• [WHAT THE TASK REQUIRES] Copy the entries below word for word, beginning with the line that contains "Given the image" and ending with the line that contains "2126 millimetres", including both of those lines.

• [INFORMATION SUPPLIED]
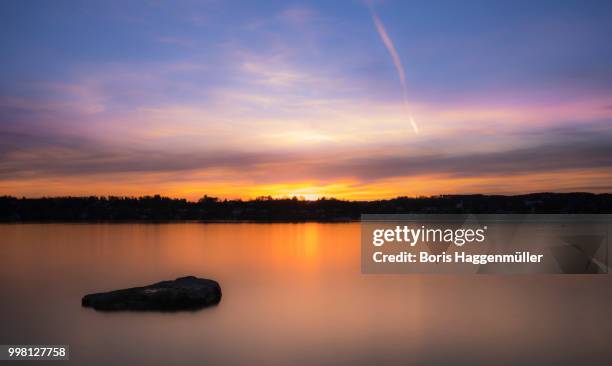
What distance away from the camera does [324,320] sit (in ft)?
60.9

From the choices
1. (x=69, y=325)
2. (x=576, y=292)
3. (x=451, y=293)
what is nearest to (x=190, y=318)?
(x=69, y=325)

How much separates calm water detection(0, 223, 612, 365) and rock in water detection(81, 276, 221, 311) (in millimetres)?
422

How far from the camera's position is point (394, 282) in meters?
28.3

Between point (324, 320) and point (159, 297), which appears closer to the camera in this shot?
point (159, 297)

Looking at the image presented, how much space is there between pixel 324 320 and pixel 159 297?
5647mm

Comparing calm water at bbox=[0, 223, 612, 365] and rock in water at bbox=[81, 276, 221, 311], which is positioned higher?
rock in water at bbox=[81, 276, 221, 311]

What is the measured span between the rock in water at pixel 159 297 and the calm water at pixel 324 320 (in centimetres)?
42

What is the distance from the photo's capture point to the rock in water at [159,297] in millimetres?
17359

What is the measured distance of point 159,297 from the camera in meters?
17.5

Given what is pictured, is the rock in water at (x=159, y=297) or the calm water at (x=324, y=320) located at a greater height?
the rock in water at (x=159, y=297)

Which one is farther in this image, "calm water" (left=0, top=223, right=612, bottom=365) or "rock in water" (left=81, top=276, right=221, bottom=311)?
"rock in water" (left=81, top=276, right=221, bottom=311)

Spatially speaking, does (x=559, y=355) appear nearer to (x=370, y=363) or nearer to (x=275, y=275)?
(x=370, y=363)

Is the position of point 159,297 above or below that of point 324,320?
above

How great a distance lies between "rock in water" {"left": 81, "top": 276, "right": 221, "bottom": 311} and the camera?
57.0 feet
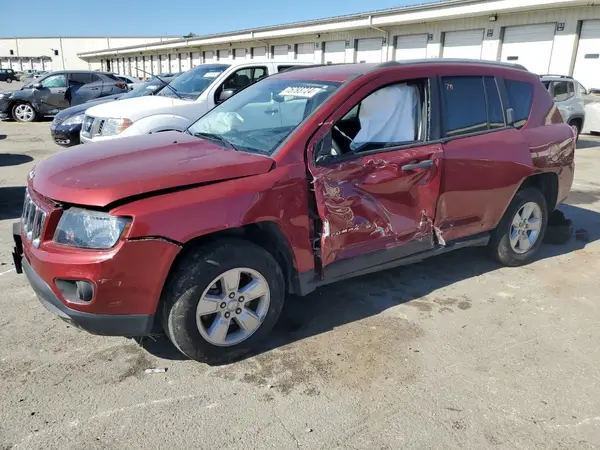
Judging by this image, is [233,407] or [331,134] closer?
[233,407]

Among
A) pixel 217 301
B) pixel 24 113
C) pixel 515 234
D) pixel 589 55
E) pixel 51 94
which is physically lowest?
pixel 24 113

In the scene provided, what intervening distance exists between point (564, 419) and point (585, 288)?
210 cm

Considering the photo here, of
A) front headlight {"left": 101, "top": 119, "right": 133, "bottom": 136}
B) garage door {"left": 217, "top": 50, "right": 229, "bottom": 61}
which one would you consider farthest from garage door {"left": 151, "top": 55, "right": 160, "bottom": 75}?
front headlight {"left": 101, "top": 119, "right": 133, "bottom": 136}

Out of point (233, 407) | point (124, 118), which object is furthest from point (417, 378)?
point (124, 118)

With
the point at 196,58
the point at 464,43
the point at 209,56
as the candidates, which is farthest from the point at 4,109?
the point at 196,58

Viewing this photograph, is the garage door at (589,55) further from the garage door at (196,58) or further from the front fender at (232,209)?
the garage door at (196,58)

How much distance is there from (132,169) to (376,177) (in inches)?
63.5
* * *
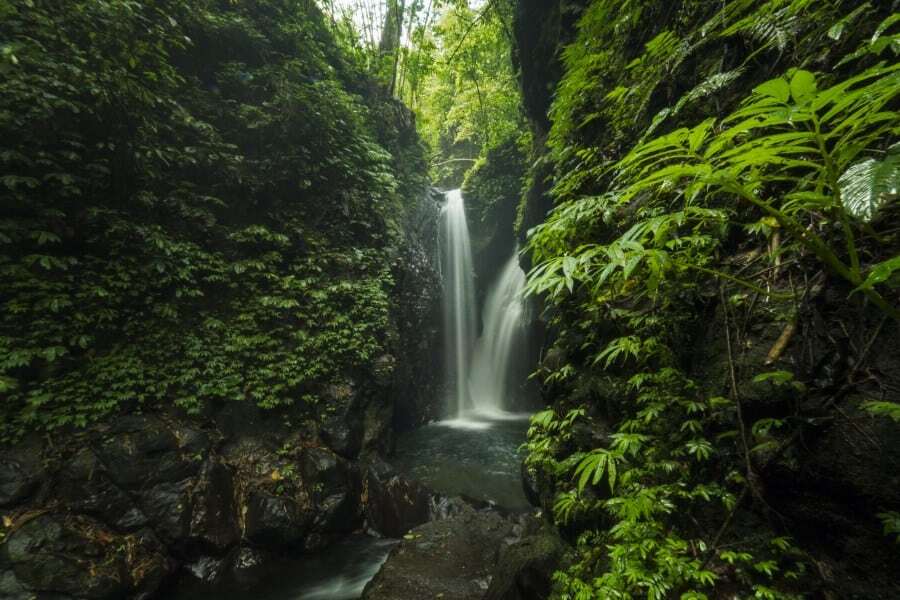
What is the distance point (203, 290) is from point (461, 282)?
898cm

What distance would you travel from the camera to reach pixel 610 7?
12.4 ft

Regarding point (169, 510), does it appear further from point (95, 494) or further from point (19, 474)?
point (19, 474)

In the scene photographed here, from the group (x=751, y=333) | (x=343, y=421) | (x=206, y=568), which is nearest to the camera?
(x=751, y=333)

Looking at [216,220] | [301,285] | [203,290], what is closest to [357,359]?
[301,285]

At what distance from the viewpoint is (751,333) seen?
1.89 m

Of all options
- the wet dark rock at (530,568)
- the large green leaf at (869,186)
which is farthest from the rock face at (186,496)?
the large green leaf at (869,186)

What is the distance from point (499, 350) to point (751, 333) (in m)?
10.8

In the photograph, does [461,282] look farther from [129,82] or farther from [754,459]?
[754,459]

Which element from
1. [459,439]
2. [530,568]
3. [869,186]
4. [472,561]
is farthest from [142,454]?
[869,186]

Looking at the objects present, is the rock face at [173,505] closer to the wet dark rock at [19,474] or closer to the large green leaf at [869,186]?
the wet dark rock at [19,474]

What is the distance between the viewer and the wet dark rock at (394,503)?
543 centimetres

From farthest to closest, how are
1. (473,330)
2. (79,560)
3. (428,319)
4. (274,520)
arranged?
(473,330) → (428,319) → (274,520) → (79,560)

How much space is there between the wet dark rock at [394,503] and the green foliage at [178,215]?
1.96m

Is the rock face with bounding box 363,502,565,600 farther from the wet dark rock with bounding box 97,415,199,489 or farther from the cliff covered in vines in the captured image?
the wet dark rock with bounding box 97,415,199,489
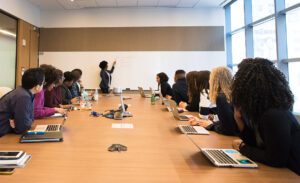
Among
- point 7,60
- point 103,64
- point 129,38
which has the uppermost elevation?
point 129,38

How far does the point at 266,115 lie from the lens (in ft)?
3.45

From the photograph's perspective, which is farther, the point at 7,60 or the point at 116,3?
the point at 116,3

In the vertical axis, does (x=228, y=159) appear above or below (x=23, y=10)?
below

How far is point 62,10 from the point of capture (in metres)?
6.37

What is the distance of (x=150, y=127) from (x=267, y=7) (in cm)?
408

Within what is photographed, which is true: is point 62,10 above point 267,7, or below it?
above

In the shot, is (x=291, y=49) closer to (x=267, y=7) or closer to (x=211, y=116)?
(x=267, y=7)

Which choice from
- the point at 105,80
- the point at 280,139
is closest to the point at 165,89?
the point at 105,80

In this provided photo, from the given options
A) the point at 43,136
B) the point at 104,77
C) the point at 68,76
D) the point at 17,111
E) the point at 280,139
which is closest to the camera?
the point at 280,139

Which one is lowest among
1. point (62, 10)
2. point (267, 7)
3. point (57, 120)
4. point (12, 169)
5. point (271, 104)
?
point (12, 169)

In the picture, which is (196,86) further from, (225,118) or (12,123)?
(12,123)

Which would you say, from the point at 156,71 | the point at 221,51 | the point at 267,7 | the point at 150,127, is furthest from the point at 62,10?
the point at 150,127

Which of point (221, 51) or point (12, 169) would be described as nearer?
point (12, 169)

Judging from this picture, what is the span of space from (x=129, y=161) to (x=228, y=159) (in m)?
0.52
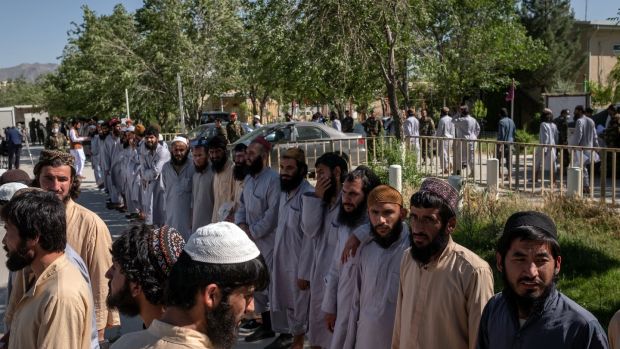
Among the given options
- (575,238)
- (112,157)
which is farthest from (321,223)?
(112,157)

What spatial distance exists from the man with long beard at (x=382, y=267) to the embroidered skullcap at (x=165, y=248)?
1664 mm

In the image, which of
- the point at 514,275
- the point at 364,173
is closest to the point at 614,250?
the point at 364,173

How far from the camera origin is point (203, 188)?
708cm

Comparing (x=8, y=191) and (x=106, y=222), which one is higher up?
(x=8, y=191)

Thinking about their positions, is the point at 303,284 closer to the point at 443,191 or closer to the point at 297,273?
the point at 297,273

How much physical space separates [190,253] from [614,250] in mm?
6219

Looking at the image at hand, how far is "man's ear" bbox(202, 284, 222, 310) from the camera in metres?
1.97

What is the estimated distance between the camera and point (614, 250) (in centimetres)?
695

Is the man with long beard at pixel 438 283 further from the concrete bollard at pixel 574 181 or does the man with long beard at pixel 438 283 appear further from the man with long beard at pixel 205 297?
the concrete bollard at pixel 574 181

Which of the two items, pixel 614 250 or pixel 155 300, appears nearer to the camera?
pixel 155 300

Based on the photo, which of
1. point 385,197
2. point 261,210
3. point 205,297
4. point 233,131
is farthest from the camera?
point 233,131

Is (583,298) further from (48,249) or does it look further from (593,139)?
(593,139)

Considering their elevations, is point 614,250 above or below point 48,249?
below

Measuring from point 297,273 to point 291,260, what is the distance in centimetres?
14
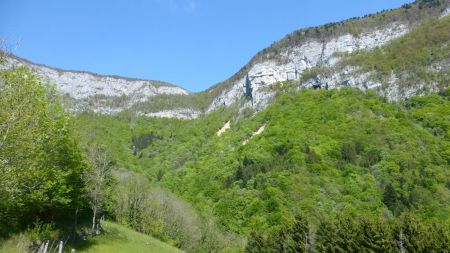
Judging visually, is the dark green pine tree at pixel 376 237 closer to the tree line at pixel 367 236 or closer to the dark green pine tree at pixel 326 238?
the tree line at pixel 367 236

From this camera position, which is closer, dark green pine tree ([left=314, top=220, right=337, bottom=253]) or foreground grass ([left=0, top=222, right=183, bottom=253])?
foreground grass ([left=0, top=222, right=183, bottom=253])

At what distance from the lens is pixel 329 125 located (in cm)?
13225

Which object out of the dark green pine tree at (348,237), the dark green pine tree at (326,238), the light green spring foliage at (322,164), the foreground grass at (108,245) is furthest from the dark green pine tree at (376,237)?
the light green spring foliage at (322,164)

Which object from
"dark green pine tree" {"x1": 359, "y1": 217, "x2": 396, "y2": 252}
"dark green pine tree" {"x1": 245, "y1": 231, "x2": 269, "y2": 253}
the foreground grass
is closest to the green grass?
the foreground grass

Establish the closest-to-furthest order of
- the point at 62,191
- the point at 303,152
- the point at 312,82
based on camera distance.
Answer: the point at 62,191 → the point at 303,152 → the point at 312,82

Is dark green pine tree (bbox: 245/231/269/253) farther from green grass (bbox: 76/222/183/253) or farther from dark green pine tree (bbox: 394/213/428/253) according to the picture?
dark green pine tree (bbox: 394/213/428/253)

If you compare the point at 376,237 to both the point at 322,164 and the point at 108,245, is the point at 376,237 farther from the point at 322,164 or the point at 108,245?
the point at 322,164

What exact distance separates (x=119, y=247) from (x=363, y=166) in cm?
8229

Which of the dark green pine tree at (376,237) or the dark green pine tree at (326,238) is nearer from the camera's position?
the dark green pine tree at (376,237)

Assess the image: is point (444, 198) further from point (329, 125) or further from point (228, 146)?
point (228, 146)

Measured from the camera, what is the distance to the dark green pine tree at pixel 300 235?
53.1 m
--
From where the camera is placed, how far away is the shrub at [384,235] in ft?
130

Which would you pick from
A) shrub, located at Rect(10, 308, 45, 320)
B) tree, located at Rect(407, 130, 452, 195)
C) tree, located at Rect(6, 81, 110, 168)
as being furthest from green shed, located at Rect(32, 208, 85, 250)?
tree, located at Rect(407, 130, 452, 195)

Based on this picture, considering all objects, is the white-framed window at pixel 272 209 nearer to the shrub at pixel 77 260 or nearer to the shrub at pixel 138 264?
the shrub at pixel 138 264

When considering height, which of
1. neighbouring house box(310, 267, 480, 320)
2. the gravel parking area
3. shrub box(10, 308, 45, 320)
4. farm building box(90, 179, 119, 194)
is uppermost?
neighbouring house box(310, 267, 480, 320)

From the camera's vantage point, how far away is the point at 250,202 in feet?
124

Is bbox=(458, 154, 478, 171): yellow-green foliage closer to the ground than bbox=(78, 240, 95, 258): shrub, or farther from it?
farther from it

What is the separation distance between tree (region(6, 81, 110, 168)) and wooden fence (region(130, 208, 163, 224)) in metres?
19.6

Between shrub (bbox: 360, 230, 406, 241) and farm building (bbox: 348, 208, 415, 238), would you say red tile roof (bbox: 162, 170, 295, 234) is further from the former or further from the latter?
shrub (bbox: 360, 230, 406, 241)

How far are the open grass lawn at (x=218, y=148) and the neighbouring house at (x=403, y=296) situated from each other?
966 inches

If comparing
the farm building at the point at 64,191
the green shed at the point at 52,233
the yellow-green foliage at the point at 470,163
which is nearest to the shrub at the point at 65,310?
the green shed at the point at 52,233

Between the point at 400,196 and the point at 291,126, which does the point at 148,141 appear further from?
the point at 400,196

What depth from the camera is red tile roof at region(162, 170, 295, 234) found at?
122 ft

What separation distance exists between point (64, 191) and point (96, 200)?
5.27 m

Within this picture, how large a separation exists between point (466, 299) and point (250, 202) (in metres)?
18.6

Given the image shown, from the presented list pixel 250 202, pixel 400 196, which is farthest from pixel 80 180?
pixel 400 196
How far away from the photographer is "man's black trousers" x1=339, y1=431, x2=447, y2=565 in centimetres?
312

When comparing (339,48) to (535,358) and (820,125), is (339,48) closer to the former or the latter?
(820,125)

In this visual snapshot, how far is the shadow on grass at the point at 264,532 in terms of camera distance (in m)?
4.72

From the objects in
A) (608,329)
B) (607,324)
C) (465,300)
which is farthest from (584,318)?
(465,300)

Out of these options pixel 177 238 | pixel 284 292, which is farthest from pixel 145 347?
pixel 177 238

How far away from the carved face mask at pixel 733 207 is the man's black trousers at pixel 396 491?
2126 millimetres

• [CORRECT RESULT]
Given the image shown, from the presented list pixel 250 202, pixel 400 196, which is farthest from pixel 80 180?
pixel 400 196
How far away from the photographer is "man's black trousers" x1=339, y1=431, x2=447, y2=565 in centimetres?
312

When comparing (339,48) to (535,358) and (820,125), is (339,48) closer to the former or the latter?
(820,125)

In this visual snapshot, how far is the shadow on grass at the point at 264,532 in terms of camera distance (in m)?
4.72

From the objects in
A) (608,329)
B) (607,324)
C) (465,300)
which is farthest from (584,318)?
(465,300)

Out of these options pixel 177 238 | pixel 284 292, which is farthest from pixel 145 347?
pixel 177 238

How far away from the carved face mask at pixel 733 207 is the man's black trousers at pixel 396 491?
2126 millimetres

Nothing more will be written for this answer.